__Task item A__.
Answer these questions about the forum thread on ending a while loop:
(i) Which letter does the asker give as an example of one that no word may start with?
(ii) According to the comment in the code, what should the call with "apple", "berry" and "cherry" return?
(iii) What does Answer 1 suggest using in the while loop?
__Task item B__.
Rewrite the forum thread starting at "I am supposed" and ending at "words_by_letter[name[0]].append(name)", with "words_by_letter" replaced by "letter_groups".
======== Exercise text ========
Should I use try and accept in a while loop?

Question

I am supposed to return a list of words based upon the last letter of the last word that is provided. I am having issues terminating when a word is not found when the last letter of the last word provided is not available. Like "e", if there are no words that start with the letter "e", it will not terminate the function and throw and error.

def game(names):
    words_by_letter = {}
    current_word = names[0]
    phrase = [current_word]
    lookup_letter = current_word[-1]
    for name in names:
        if name[0] in words_by_letter:
            words_by_letter[name[0]].append(name)
        else:
            words_by_letter[name[0]] = [name]

    while lookup_letter in words_by_letter:
        if lookup_letter[0]:
            next_word = words_by_letter[lookup_letter][0]
            phrase.append(next_word)
            del words_by_letter[current_word[0]][0]
            current_word = next_word
            lookup_letter = current_word[-1]
        else:
            break

    return phrase



print game(["bagon", "baltoy", "yamask", "starly", "nosepass", "kalob", "nicky", "booger"])
print game(["apple", "berry", "cherry"]) #should return ['apple']
print game(["noon", "naan", "nun"])

Answer 1

You can use flag in while loop.

flag = False

while lookup_letter in words_by_letter:
    if lookup_letter[0]:
        next_word = words_by_letter[lookup_letter][0]
        phrase.append(next_word)
        del words_by_letter[current_word[0]][0]
        current_word = next_word
        lookup_letter = current_word[-1]
        flag=True # Here if found it sets flag to true
    else:
        break
if flag:
    return phrase
======== Supplied material ========
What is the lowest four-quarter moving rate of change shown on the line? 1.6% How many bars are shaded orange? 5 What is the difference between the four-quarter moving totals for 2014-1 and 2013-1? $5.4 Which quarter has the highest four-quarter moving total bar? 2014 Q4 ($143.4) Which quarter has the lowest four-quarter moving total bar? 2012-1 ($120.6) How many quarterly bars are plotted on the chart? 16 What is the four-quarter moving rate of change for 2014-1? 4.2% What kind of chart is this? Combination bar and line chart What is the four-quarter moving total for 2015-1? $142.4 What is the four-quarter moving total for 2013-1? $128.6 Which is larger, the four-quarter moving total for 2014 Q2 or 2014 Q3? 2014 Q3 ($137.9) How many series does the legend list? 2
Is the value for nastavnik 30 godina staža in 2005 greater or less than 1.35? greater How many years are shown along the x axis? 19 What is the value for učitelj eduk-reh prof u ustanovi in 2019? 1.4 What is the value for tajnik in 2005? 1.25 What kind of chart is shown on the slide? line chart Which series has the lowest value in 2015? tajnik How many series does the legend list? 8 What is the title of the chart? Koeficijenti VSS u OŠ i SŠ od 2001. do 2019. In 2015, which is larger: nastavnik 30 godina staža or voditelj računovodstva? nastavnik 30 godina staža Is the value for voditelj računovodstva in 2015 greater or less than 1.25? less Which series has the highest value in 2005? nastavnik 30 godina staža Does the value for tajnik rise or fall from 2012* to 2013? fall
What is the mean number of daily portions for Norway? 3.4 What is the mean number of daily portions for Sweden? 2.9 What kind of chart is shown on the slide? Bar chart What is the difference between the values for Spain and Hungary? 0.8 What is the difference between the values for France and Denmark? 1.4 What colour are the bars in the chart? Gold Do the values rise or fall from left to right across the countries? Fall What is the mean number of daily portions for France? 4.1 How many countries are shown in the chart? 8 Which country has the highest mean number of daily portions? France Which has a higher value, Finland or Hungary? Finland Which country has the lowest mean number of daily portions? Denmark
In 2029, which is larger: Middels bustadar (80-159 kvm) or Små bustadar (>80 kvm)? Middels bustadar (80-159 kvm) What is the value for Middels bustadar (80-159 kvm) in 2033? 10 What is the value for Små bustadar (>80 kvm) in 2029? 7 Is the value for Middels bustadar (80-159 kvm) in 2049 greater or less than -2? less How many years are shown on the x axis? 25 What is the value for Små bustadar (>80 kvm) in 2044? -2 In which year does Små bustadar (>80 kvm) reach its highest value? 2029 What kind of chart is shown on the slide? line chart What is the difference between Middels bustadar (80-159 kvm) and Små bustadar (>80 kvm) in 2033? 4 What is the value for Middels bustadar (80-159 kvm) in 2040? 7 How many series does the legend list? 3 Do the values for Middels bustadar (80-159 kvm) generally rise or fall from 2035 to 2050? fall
========
__Written solution A__.
(i) "e"
(ii) ['apple']
(iii) A flag

__Written solution B__.
I am supposed to return a list of words based upon the last letter of the last word that is provided. I am having issues terminating when a word is not found when the last letter of the last word provided is not available. Like "e", if there are no words that start with the letter "e", it will not terminate the function and throw and error.

def game(names):
    letter_groups = {}
    current_word = names[0]
    phrase = [current_word]
    lookup_letter = current_word[-1]
    for name in names:
        if name[0] in letter_groups:
            letter_groups[name[0]].append(name)